### What you will do
All the data should come back exactly as it was given.

Extracted records:
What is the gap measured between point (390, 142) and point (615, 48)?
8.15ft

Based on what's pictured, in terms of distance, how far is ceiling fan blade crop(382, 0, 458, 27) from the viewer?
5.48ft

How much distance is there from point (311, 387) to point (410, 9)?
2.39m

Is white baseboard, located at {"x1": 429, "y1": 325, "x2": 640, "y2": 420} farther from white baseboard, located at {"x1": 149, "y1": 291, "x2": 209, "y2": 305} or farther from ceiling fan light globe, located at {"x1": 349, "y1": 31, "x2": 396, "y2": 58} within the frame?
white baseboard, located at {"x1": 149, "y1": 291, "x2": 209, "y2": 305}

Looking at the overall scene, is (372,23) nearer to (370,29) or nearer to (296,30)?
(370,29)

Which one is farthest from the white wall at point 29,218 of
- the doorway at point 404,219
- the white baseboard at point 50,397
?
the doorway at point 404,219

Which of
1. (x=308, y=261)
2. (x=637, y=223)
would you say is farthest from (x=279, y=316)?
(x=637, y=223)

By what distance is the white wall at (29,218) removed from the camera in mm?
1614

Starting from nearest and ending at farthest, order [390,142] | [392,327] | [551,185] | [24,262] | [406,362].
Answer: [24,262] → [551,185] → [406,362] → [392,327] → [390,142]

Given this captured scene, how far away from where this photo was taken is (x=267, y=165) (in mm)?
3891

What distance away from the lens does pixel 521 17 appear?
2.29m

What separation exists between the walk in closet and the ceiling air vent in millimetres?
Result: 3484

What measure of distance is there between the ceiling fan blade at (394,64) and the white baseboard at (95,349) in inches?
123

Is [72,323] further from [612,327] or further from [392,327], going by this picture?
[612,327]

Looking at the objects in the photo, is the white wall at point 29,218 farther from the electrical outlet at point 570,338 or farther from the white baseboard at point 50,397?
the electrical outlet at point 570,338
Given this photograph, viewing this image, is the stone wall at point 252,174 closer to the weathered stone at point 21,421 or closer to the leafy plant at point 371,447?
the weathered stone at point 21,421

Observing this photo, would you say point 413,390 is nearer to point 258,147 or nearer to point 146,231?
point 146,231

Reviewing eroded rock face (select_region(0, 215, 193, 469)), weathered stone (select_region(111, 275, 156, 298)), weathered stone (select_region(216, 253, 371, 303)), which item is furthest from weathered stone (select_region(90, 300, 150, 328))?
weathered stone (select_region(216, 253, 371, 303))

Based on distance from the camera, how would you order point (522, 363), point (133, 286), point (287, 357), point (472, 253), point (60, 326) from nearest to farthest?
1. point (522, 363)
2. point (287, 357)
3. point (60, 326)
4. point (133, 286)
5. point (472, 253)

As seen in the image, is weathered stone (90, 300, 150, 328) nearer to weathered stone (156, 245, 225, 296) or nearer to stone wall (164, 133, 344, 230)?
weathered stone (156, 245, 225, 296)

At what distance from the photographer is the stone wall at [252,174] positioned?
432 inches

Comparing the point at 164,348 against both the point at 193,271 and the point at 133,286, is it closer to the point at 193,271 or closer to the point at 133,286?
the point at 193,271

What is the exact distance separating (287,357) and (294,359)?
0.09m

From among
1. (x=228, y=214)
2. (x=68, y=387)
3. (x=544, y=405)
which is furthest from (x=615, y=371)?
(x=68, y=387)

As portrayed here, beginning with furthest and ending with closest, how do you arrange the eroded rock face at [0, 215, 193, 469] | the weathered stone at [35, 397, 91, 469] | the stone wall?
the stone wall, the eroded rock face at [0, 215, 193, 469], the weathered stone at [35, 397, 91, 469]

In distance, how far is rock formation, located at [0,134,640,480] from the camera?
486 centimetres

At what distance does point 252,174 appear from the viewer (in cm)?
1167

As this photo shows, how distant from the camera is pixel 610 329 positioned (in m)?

### Exercise solution
What is the gap measured between point (390, 142) and point (615, 48)?
8.15ft

Based on what's pictured, in terms of distance, how far is ceiling fan blade crop(382, 0, 458, 27) from the viewer?
5.48ft

How much distance is there from point (311, 387) to point (410, 9)?
2.39m

Is white baseboard, located at {"x1": 429, "y1": 325, "x2": 640, "y2": 420} farther from white baseboard, located at {"x1": 149, "y1": 291, "x2": 209, "y2": 305} or farther from ceiling fan light globe, located at {"x1": 349, "y1": 31, "x2": 396, "y2": 58} within the frame?
white baseboard, located at {"x1": 149, "y1": 291, "x2": 209, "y2": 305}

Looking at the overall scene, is (372,23) nearer to (370,29) or nearer to (296,30)?
(370,29)

Which one is farthest from the white wall at point 29,218 of
- the doorway at point 404,219
- the white baseboard at point 50,397
?
the doorway at point 404,219

Which of
1. (x=308, y=261)
2. (x=637, y=223)
would you say is farthest from (x=279, y=316)?
(x=637, y=223)

By what distance is the white wall at (29,218) removed from the camera in mm?
1614

Starting from nearest and ending at farthest, order [390,142] | [392,327] | [551,185] | [24,262] | [406,362].
Answer: [24,262] → [551,185] → [406,362] → [392,327] → [390,142]

Given this captured scene, how far away from where this photo was taken is (x=267, y=165) (in mm)?
3891

What distance away from the lens does pixel 521 17 appear?
2.29m

What separation exists between the walk in closet and the ceiling air vent in millimetres?
Result: 3484

What measure of distance is there between the ceiling fan blade at (394,64) and the white baseboard at (95,349) in inches?
123

Is [72,323] further from [612,327] or further from [392,327], going by this picture?
[612,327]

Looking at the objects in the photo, is the white wall at point 29,218 farther from the electrical outlet at point 570,338 or farther from the white baseboard at point 50,397?
the electrical outlet at point 570,338
Given this photograph, viewing this image, is the stone wall at point 252,174 closer to the weathered stone at point 21,421 or closer to the leafy plant at point 371,447?
the weathered stone at point 21,421

Observing this photo, would you say point 413,390 is nearer to point 258,147 or nearer to point 146,231?
point 146,231

Reviewing eroded rock face (select_region(0, 215, 193, 469)), weathered stone (select_region(111, 275, 156, 298)), weathered stone (select_region(216, 253, 371, 303)), which item is furthest from weathered stone (select_region(90, 300, 150, 328))?
weathered stone (select_region(216, 253, 371, 303))

Based on distance from the camera, how would you order point (522, 363), point (133, 286), point (287, 357), point (472, 253), point (60, 326) from nearest to farthest?
1. point (522, 363)
2. point (287, 357)
3. point (60, 326)
4. point (133, 286)
5. point (472, 253)

As seen in the image, is weathered stone (90, 300, 150, 328) nearer to weathered stone (156, 245, 225, 296) or nearer to stone wall (164, 133, 344, 230)?
weathered stone (156, 245, 225, 296)

At what distance from the photographer is the stone wall at [252,174] positioned?
432 inches

Comparing the point at 164,348 against both the point at 193,271 and the point at 133,286, is it closer to the point at 193,271 or closer to the point at 133,286?
the point at 193,271

What is the exact distance separating (287,357) and (294,359)?
0.09m

From among
1. (x=228, y=214)
2. (x=68, y=387)
3. (x=544, y=405)
which is furthest from (x=615, y=371)?
(x=68, y=387)

As portrayed here, beginning with furthest and ending with closest, how do you arrange the eroded rock face at [0, 215, 193, 469] | the weathered stone at [35, 397, 91, 469] | the stone wall?
the stone wall, the eroded rock face at [0, 215, 193, 469], the weathered stone at [35, 397, 91, 469]

In distance, how far is rock formation, located at [0,134,640,480] from the camera?
486 centimetres

At what distance does point 252,174 appear from the viewer (in cm)?
1167

As this photo shows, how distant from the camera is pixel 610 329 positioned (in m)?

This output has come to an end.